George Frederick Maclear (3 February 1833 in Bedford - 19 October 1902 at St Augustine's College, Canterbury) was an English clergyman, theological writer and headmaster at King's College School, London (later Wimbledon). He was the eldest son of the Rev. George Maclear, MA, chaplain of Bedford county prison (1832–69), by his wife Isabella Ingle. Educated at Bedford School, he obtained a scholarship at Trinity College, Cambridge in 1852, receiving a BA degree in 1855, followed by a distinguished academic career. He was the nephew of Thomas Maclear, Her Majesty's Astronomer at Cape Town, and cousin to John Maclear, admiral in the Royal Navy, and Basil Maclear.

==Career==
Maclear won the Carus Greek Testament prize in 1854 and 1855, and after graduating BA with a second class in the classical tripos of 1855, he was placed in the first class in the theological tripos of 1856 (its first year). He gained the Burney prize in 1856, the Hulsean in 1857, the Maitland in 1858 and 1861, and the Norrisian in 1863. All five prize essays were published. His Maitland essay of 1858, The Christian Statesman and our Indian Empire; or the legitimate sphere of government countenance and aid in promoting Christianity in India, reached a second edition. The Maitland essay of 1861, on Christian Missions during the Middle Ages, was recast as Apostles of Medieval Europe (1869), and was the first of a series of volumes on missionary history. Maclear proceeded MA in 1860, BD in 1867, and DD in 1872. Ordained deacon in 1856 and priest in 1857, he held curacies at Clopton, Bedfordshire (1856-8), and St. Barnabas, Kennington (1858–60); was assistant-preacher at Curzon Chapel, Mayfair (1860-5); and reader at the Temple (1865–70); select preacher at Cambridge in 1868, 1880, and 1886, and at Oxford in 1881-2; and Ramsden preacher at Cambridge in 1890. He delivered the Boyle lectures at Whitehall in 1879-80, The Evidential Value of the Holy Eucharist (1883; 4th edit. 1898).

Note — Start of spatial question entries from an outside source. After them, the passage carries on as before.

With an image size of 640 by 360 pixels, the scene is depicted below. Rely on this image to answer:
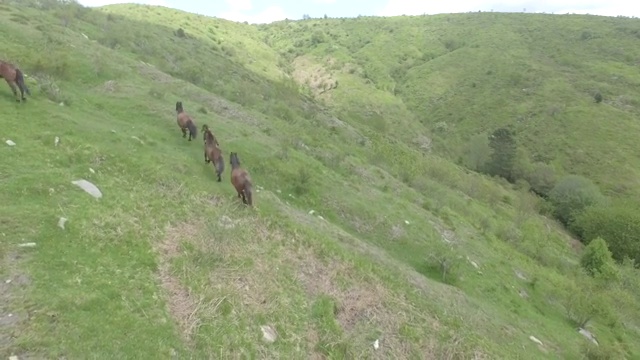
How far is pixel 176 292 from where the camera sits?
10453mm

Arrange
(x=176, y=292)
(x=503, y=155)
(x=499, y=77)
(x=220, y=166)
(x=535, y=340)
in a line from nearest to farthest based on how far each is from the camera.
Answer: (x=176, y=292)
(x=220, y=166)
(x=535, y=340)
(x=503, y=155)
(x=499, y=77)

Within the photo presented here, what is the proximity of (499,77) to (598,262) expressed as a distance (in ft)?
295

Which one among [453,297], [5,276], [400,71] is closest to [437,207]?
[453,297]

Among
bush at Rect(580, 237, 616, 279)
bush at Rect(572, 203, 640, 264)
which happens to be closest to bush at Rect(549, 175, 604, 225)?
bush at Rect(572, 203, 640, 264)

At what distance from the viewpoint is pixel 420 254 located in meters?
22.8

Meanwhile, Maclear was an assistant master at King's College School, London (1860–1866), and headmaster (1867–1880). He doubled the numbers and greatly raised the standing of the school. While headmaster he declined an offer of the see of Colombo in 1875. Eventually he accepted the post of warden of St. Augustine's Missionary College, Canterbury, in 1880, and held it til his death. In this capacity he worked as preacher, lecturer, and adviser on foreign mission work. In 1885 he was made an honorary Canon of Canterbury Cathedral. He died at St. Augustine's College, after a long illness, on 19 October 1902, and was buried in St Martin's churchyard, Canterbury.

==Family==
Maclear was married twice: (1) on 10 June 1857 to Christiana Susan, daughter of J. Campbell, rector of Eye, Suffolk (she died on 31 May 1874, being predeceased by an only daughter); and (2) on 27 December 1878 to Eva, eldest daughter of William Henry D'Olier Purcell, vicar of Exmouth; she died on 1 March 1890, leaving three sons and a daughter.

==Legacy==
Maclear enjoyed a wide reputation as a theological writer. His text-books, which were long in general use, include the Class Books of Old and New Testament History (1862), the Class Book of the Catechism (1868), An Introduction to the Articles (written with the Rev. Watkin Wynn Williams) (1895; new ed. 1909). To missionary history he contributed The Conversion of the West (4 vols 1878) and St Augustine's, Canterbury: its Rise, Ruin and Restoration (1888); and he wrote on missions in the Encyclopædia Britannica (9th ed). Maclear also published, with several devotional books, An Elementary Introduction to the Book of Common Prayer (1868) and The Baptismal Office and the Order of Confirmation (1902), in both of which he collaborated with Francis Procter; he edited portions of the Cambridge Bible for Schools; and contributed to Smith's Dictionaries of Christian Antiquities and Christian Biography, and to Cassell's Bible Educator. Lectures on Pastoral Theology, a selection from his unpublished manuscripts, was edited by the Rev. R.J.E. Boggis, DD, in 1904.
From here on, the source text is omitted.